Militants loyal to Abu Musab al-Zarqawi (search), a suspected Al Qaeda (search) terrorist, say they will behead the hostages if Turkish companies continue to do business with American occupation forces in Iraq. They are also calling for large demonstrations in Turkey against the war and President Bush.
Powell told CNN that there appears to be "a level" of coordination between the terrorists who are taking hostages, setting off bombs and attacking U.S. troops daily in Iraq.
"Hopefully we can penetrate whatever system is operating there, whatever command and control system that is at work," Powell said.
He said he expects the violence to worsen in the coming days.
The hostage-taking and escalating violence increases pressure on Bush and others in his administration during their visit to Turkey for a summit of the 26-member NATO alliance.
Bush wants to leave that meeting, which runs through Tuesday, with a formal commitment from his NATO allies to assist in the training of Iraqi security forces.
"Every indication I have now is that NATO is coming together to say that they would be willing to provide police and military training to Iraqi forces," Powell said.
In an appearance on "Fox News Sunday," Bush's national security adviser, Condoleezza Rice, also said she expected a positive response from NATO. Details of how and where the training would be provided will be ironed out later, she said.
"NATO will urge that this all happen on a very urgent basis," Rice said.

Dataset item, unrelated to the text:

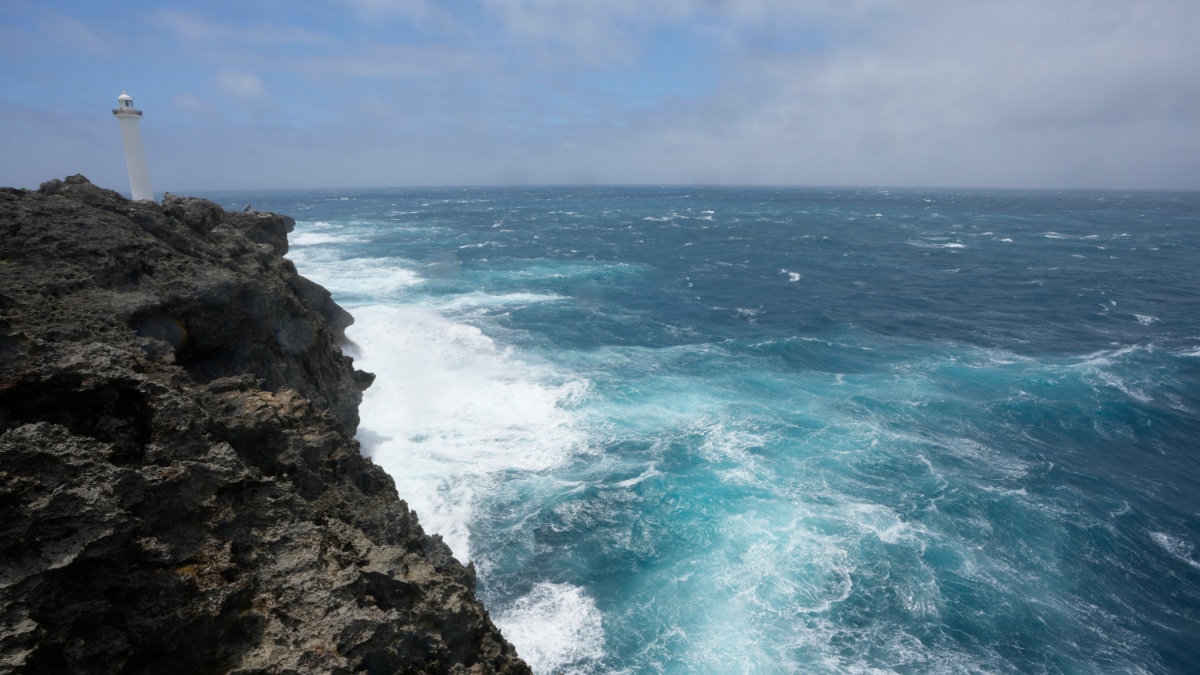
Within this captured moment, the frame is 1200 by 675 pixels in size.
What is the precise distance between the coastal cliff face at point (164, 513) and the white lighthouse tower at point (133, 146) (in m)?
18.1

The alliance "doesn't have a training mechanism, so of course the training will be done largely by member states," Rice said.
Most of the training will take place in Iraq but some forces could be trained outside the country, she said.
Also Sunday, the White House sought to play down a statement by acting Iraqi Prime Minister Iyad Allawi that the Jan. 31 deadline for elections, laid out in Iraq's interim constitution, is "not absolute yet."
"All of us will work toward that objective," Allawi told CBS News in an interview aired Saturday. "However, security will be (the) main feature of whether we will be able to do it in January, February or March."
White House spokesman Scott McClellan said the United States "remains committed" to the January timetable. He noted that a Security Council resolution recently approved at the United Nations calls for holding the elections by end of January.
"Obviously, we're going to be there after the transfer of sovereignty to help the interim government address the security threats and partner with them to eliminate these threats," McClellan told reporters as Bush traveled from Ankara, Turkey to Istanbul.
McClellan said plans to hold elections months from now underscores the need for NATO to help with training Iraqi forces.